Data provenance and metadata exchange

Background

Wouldn't it be nice if everyone used XNAT for their brain imaging research? That would make data sharing much more straight forward! Sadly they don't - rather a number of databases exist that have very different data models and ways to access and query their resources. There is hope because many of these systems collect much of the same information, but use different terms.

It would be really great if there was a common data exchange layer so the tools we create can talk to multiple popular databases (e.g., XNAT, LORIS, NIMS, HID, ABA, etc?) and query for some subset of common data elements.

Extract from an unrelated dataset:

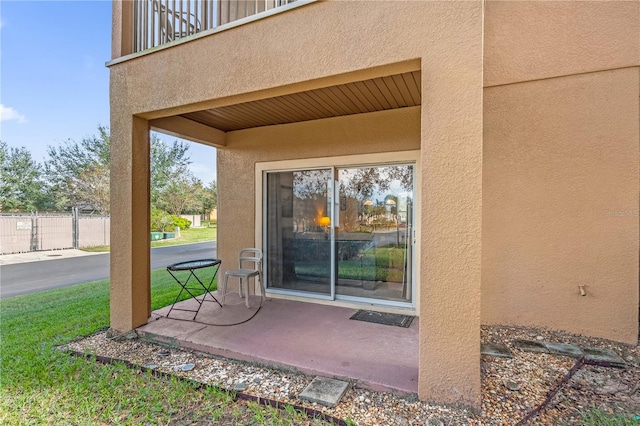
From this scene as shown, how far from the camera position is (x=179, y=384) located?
272 cm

This project will explore how to map the current XCEDE, XNAT and other brain imaging schemas and represent metadata within the context of the PROV data model (PROV-DM) being developed by the W3C. The focus here is on metadata related to exchanging provenance.

The scope of the project is limited to public, open access data sets (OASIS, fcon_1000, etc.) to limit authorization/authentication issues.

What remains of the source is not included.